In this, the first United States exhibit of the late 19th Century German artist Gabriel von Max, the Frye Musueum has brought us a range of stunning paintings, prints and drawings that speak to the intellectual ferment of that time. Max was an intellectual as well as an artist and his works reveal the cultural and scientific tumult of his era.
Darwin’s “On the Origin of Species…” had been raising eyebrows since 1857. Freud was revolutionizing the concept of “human” with his explorations of the unconscious and his insights into our sexual nature. Goethe’s “Faust” was part of the cannon. The American philosopher William James was caught up in the world of the occult. Sophisticates of all sort met for séances where they communed with the dead. And Max tried to capture all of this in his paintings.
Martyrs abound, and they are mostly nubile women, with mournful or ecstatic faces. In “Outside the Arena” a young woman appears to be deep in thought. We have to ask if she’s anticipating her own death or expressing sadness at the fate of the real sacrificial victims.
In “The Anatomist” an attentive gentleman lifts the gossamer cloth to expose one breast of the dead young woman lying before him.
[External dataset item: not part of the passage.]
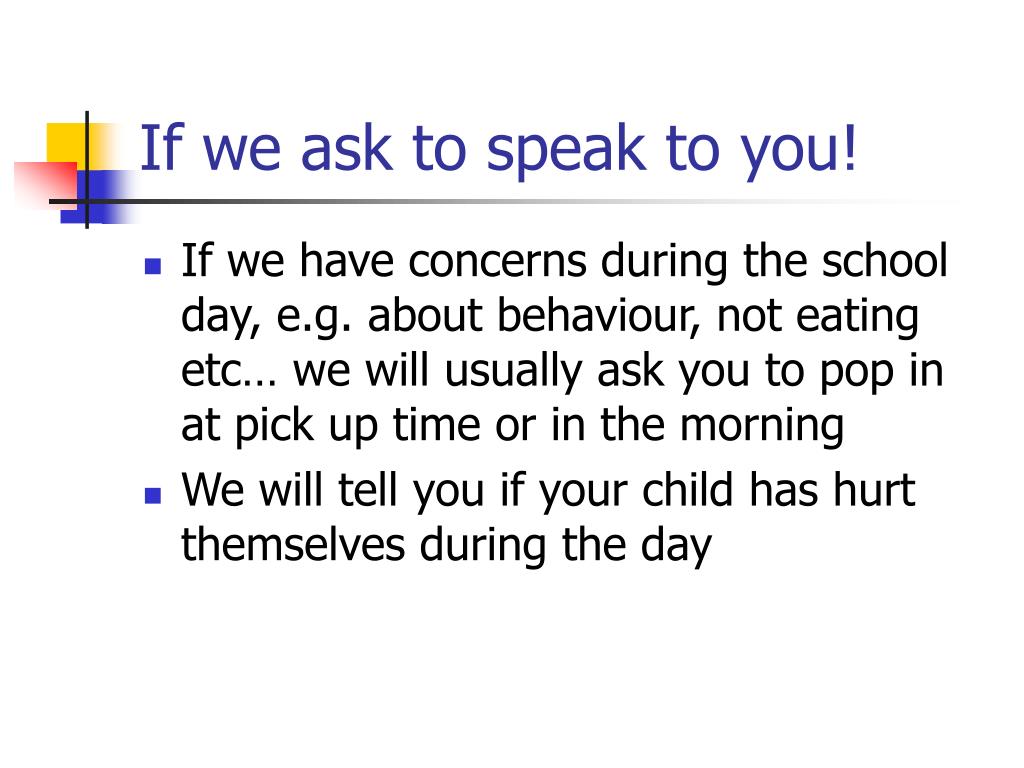 If we ask to speak to you!

- If we have concerns during the school day, e.g. about behaviour, not eating etc… we will usually ask you to pop in at pick up time or in the morning
- We will tell you if your child has hurt themselves during the day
Perhaps his anatomical study is as satisfying sexually as it is intellectually.
There are any number of paintings of monkeys behaving in human fashion. We see drawings to illustrate “Faust.” Numerous religious images depicting saints and biblical stories reveal the continuing importance of the church.
In the generally dark colors so common in his time period, Max probably outraged some and delighted others. Now we get a chance to see what the fuss was all about.